I once believed in the fairytale of the five stages of grieving: the linear, sequential, resolutive process of denial, anger, bargaining, depression, and acceptance. That was, of course, until I came face-to-face with the asphyxiating behemoth myself.


Nothing prepares you for the loss of your childhood pet. At least nothing prepared me. Suddenly the furry family member who has grown up with you, who has been by your side from primary to high school, and who wordlessly understands you in a way that no one else does is gone and will never, ever, be back.


Grief cannot be encapsulated into five one-size-fits-all emotions. The best descriptor that I have heard is called the ‘Ball in a Box’ analogy. Though simplistic and imperfect, the analogy captures what it means to have grieved and yet still be grieving; to have moved on but still find yourself collapsing under the weight of loss from time to time. The analogy uses a box to represent your life. In it is a ‘pain button’ and a ball that represents grief, bouncing constantly. Immediately after a grief-eliciting event, the ball is large within the box; inevitably, it is going to trigger the pain button. Over and over and over and over again.


In my case, it was seeing his collar, now rendered obsolete. Sensing his soothing, sleepy, snug scent almost imperceptibly evaporating from his bed. Everything was triggering that pain button.

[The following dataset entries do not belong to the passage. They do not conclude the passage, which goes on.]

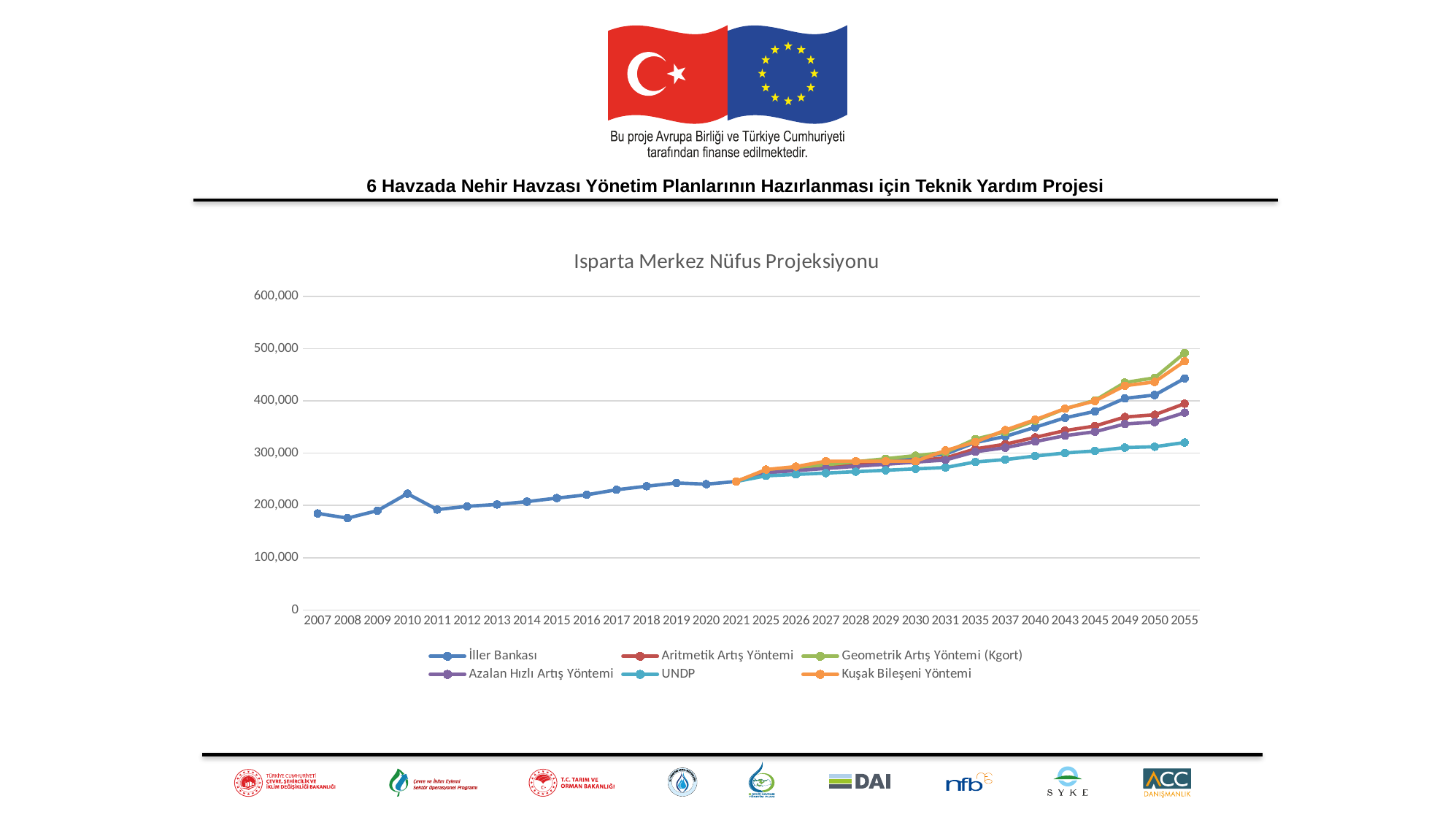
Is the Geometrik Artış Yöntemi (Kgort) value for 2055 greater or less than 400,000? greater Which series is drawn in green? Geometrik Artış Yöntemi (Kgort) Is the İller Bankası value for 2007 greater or less than 200,000? less How many years are shown on the x axis? 30 Which series has the highest value in 2055? Geometrik Artış Yöntemi (Kgort) Which series has the lowest value in 2055? UNDP Is the UNDP value for 2055 greater or less than 400,000? less What is the title of the chart? Isparta Merkez Nüfus Projeksiyonu What kind of chart is shown on the slide? line chart Which is larger for İller Bankası: the value in 2010 or the value in 2011? 2010 How many series does the legend list? 6 Does the İller Bankası series generally rise or fall from 2007 to 2055? rise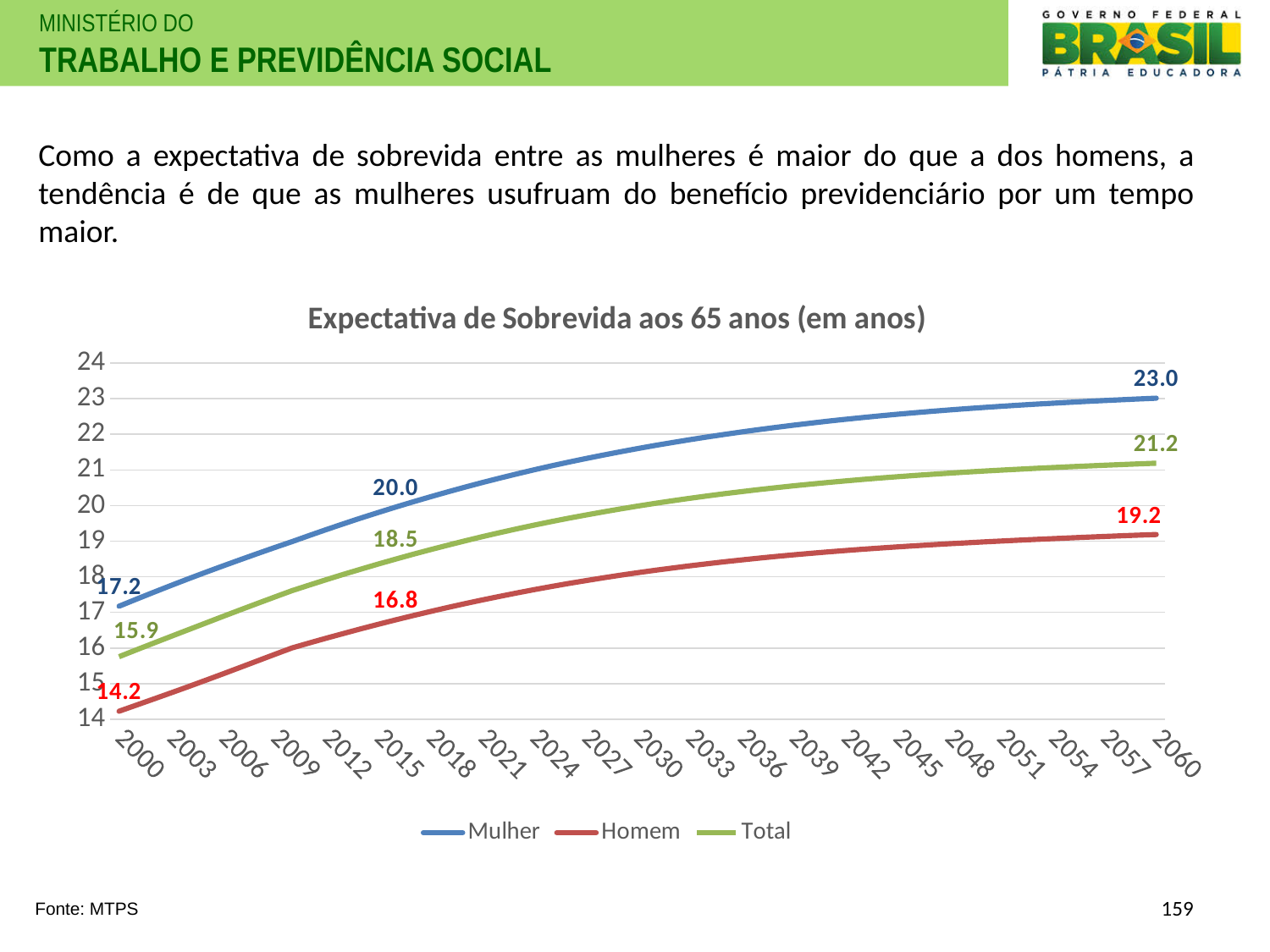
What is the value for Homem in 2060? 19.2 Which series has the highest value in 2060? Mulher What type of chart is shown on the slide? line chart What is the value for Homem in 2000? 14.2 Which series has the lowest value in 2000? Homem What is the difference between the Mulher and Homem values in 2060? 3.8 Do the values for Total rise or fall from 2000 to 2060? rise What is the title of the chart? Expectativa de Sobrevida aos 65 anos (em anos) What is the value for Total in 2015? 18.5 What is the value for Mulher in 2060? 23.0 Which is larger in 2015, the value for Mulher or the value for Total? Mulher How many series does the legend list? 3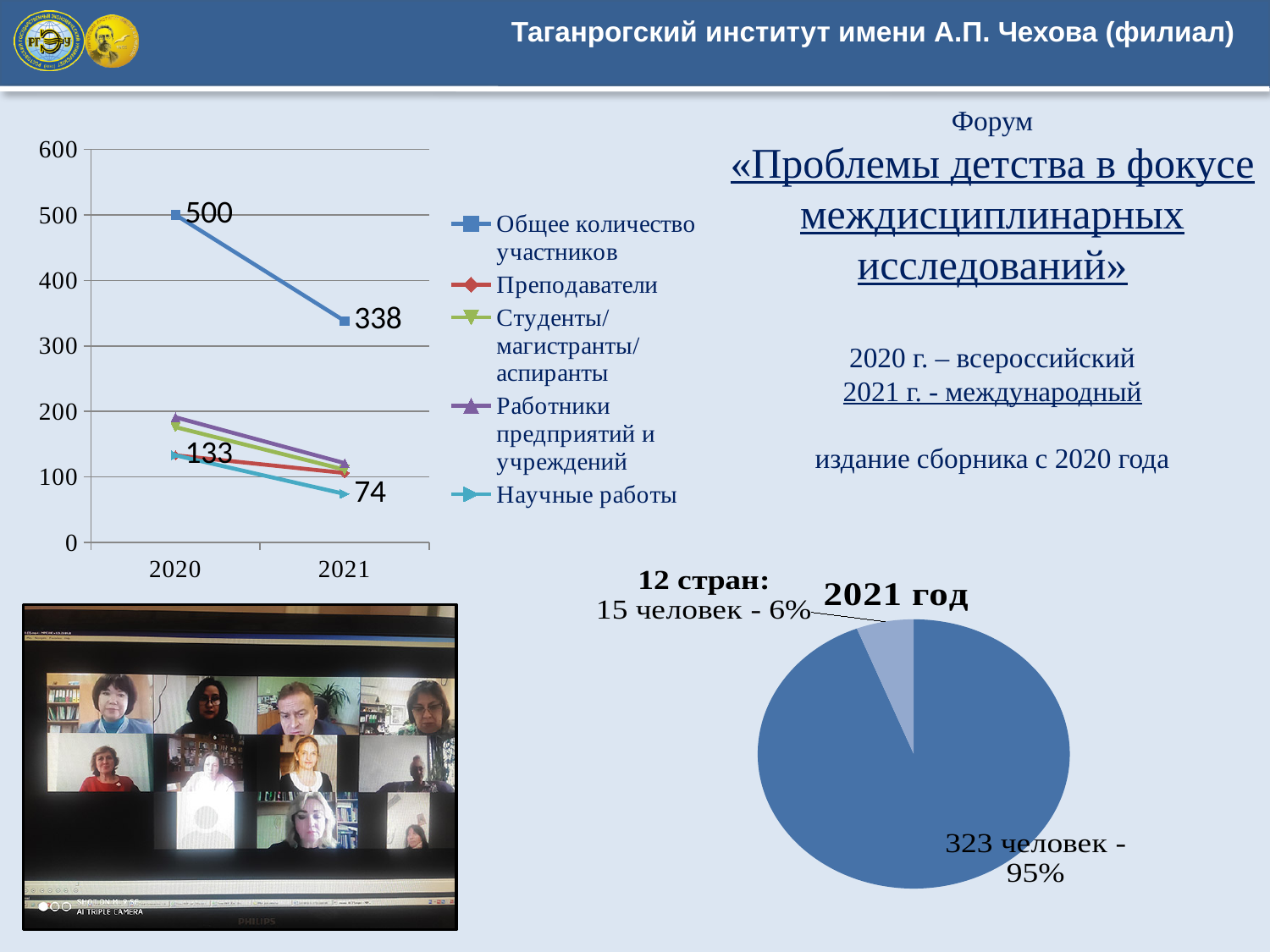
How many series does the legend of the line chart on the left list? 5 What kind of chart is the chart titled 2021 год? pie chart In the line chart on the left, what is the value for Общее количество участников in 2020? 500 In the line chart on the left, what is the difference between the Научные работы values for 2020 and 2021? 59 In the line chart on the left, what is the value for Общее количество участников in 2021? 338 In the line chart on the left, what is the value for Научные работы in 2020? 133 In the line chart on the left, is the value for Работники предприятий и учреждений in 2020 greater or less than 100? greater In the line chart on the left, what is the value for Научные работы in 2021? 74 In the line chart on the left, does the Общее количество участников series rise or fall from 2020 to 2021? fall What kind of chart is the chart on the left of the slide? line chart In the pie chart titled 2021 год, what share does the slice for 323 человек represent? 95% In the line chart on the left, by how much did Общее количество участников decrease from 2020 to 2021? 162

He would never wag his tail and shake his bum so enthusiastically to greet us when we get home ever again. Never do his pre-dinner happy dance around the kitchen. Never make the family laugh with his faux growling during an intense match of his favourite game: tug-of-war.


The ball was threatening to overcome the box like water does floodgates: teetering along the brim, toying with catastrophe.


However, gradually, and with plenty of time, this ball begins to shrink. That is not to say that it doesn’t hit the pain button, because it most certainly does, however, maybe this occurs weekly and not every waking moment of every waking day.


A few weeks after he was put down I didn’t need to avoid looking at the empty space in the living room that was once occupied by his beanbag. I began to embrace finding his toys scattered around the house in unexpected places like bittersweet fragments of the past. I couldn’t bring myself to change my background. I still cannot. It would be an invisible betrayal.


The ball was less threatening now. Quite like a dull headache that only throbs when you dwell on it; simultaneously unrelenting and manageable.


As all theories do, the Ball in a Box has different interpretations. Another way of looking at it is that while the ball remains the same size, the box gets bigger. In other words, our grief doesn’t shrink; we grow around it. As we accumulate new experiences perhaps we gain perspective or simply have more ‘buttons’ for our grief to press – perhaps nostalgia, relief, or regret? As much as we feel like time stops or slows, the world does keep spinning as we grieve. Both fortunately and unfortunately, this means we have no choice but to carry on.


I still crave the ephemeral lapses in memory where I listen for his footsteps (endearingly referred to as ‘twinkle toes’ in our family) or even when I subconsciously dream about him: happy, healthy, and alive as ever. However, they do say that time heals. I suppose this is mostly true. But this paradox is too conventional, too convenient. Time helps, sure. But the ball will always be bouncing.